Sadly, the damage is set to get far worse: As Oil Change International said in a landmark September report, the U.S. is responsible for more than a third of planned fossil fuel expansion around the world between now and 2030, far more than any other country. We are, it concluded, the “Planet Wrecker in Chief.” (The other biggest troublemakers include Canada, Norway, and Australia, which is to say rich well-educated countries that can find plenty of other ways to make a living).
Our status as planet-wrecker is most obvious when it comes to liquefied natural gas. I wrote a few weeks ago about the plans for 20 more massive LNG terminals, mostly along the Gulf of Mexico.
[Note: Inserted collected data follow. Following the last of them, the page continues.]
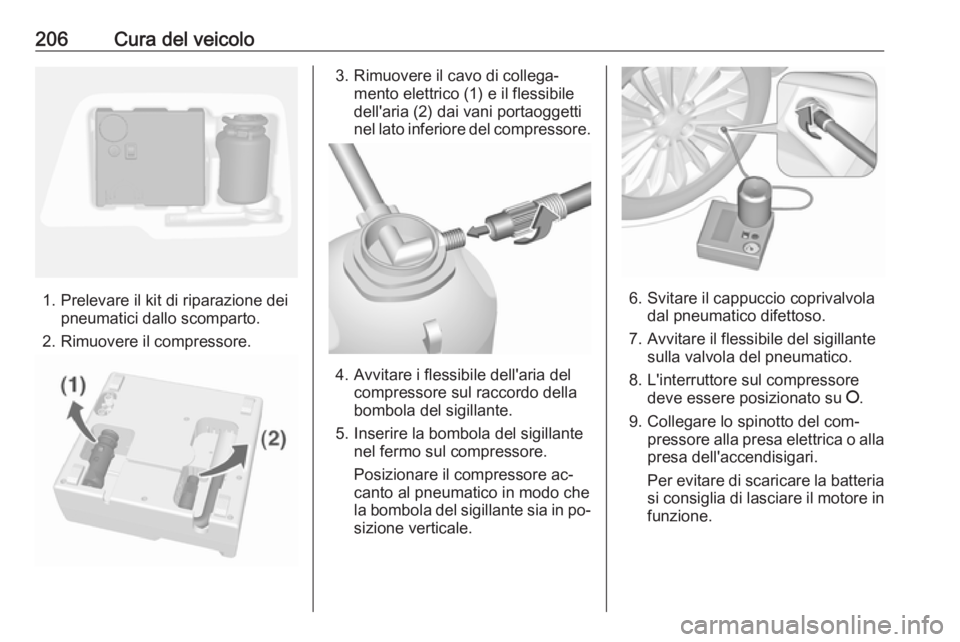 206 Cura del veicolo

1. Prelevare il kit di riparazione dei pneumatici dallo scomparto.

2. Rimuovere il compressore.

(1)

(2)

3. Rimuovere il cavo di collegamento elettrico (1) e il flessibile dell'aria (2) dai vani portaoggetti nel lato inferiore del compressore.

4. Avvitare i flessibile dell'aria del compressore sul raccordo della bombola del sigillante.

5. Inserire la bombola del sigillante nel fermo sul compressore.

Posizionare il compressore accanto al pneumatico in modo che la bombola del sigillante sia in posizione verticale.

6. Svitare il cappuccio coprivalvola dal pneumatico difettoso.

7. Avvitare il flessibile del sigillante sulla valvola del pneumatico.

8. L'interruttore sul compressore deve essere posizionato su O.

9. Collegare lo spinotto del compressore alla presa elettrica o alla presa dell'accendisigari.

Per evitare di scaricare la batteria si consiglia di lasciare il motore in funzione.

carmanualsonline.info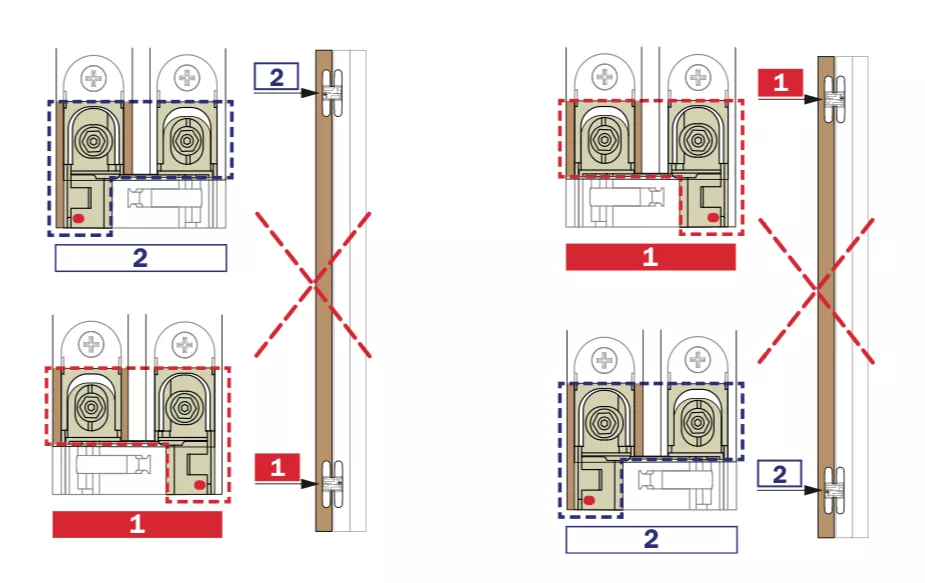 2

2

1

1

1

1

2

2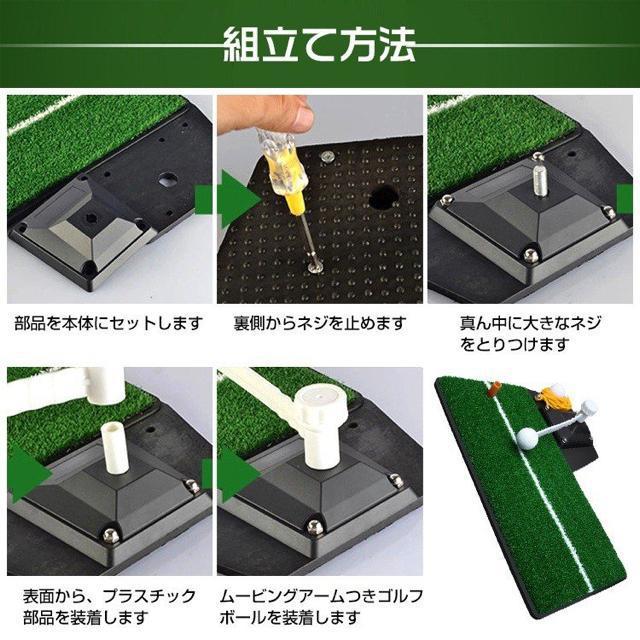 組立て方法

部品を本体にセットします

裏側からネジを止めます

真ん中に大きなネジをとりつけます

表面から、プラスチック部品を装着します

ムービングアームつきゴルフボールを装着します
The proponents justified them as “cleaner than coal,” arguing that gas would serve as a transition fuel in Asian nations; as I pointed out, the world no longer officially believes in this kind of transition, but instead is committed to net zero policies; the International Energy Agency has called for an end to all such new infrastructure.
But it turns out that even on those narrow grounds—“better than coal”—American gas exports are absurd. As I reported yesterday in The New Yorker, new data from the dean of methane scientists, Cornell’s Bob Howarth, shows that so much methane escapes from the ships carrying LNG abroad that when all is said and done it’s at least 24% worse for the climate than coal.
This new data perhaps will help persuade the Biden administration to do the right thing—to announce a halt to licensing any new LNG facilities until they have spent a few years doing a careful analysis to figure out what a piece of folly this is. And they can make that announcement with political cover: Then as now, polling data shows Americans hate fracking up our nation only to export the results, understanding that it will drive up the cost of energy for Americans.
They must do it, because the numbers are simply astonishing. As Jeremy Symons has calculated, if the industry gets to build out all those facilities, they will be associated with an extra 3.2 billion tons of greenhouse-gas emissions annually, which is close to the entire annual emissions of the European Union. That is insane.
But Biden could—again, without doing himself political damage, and perhaps recouping some of the goodwill lost when he opened up Alaska to new oil drilling this summer—begin to stuff this export genie back into the bottle, undoing at least a little of the enormous damage that this Obama-era concession produced.
We’ve got to hold exporters responsible for the greenhouse gases those exports produce—otherwise we’re just paying games. America is number one here, a truly ignoble distinction. But that means that we have the single greatest remaining chance to limit the damage of fossil fuels. We’re very much in the endgame; the question is who will play it better. The oil industry won in 2015; they’ve got to lose in 2023.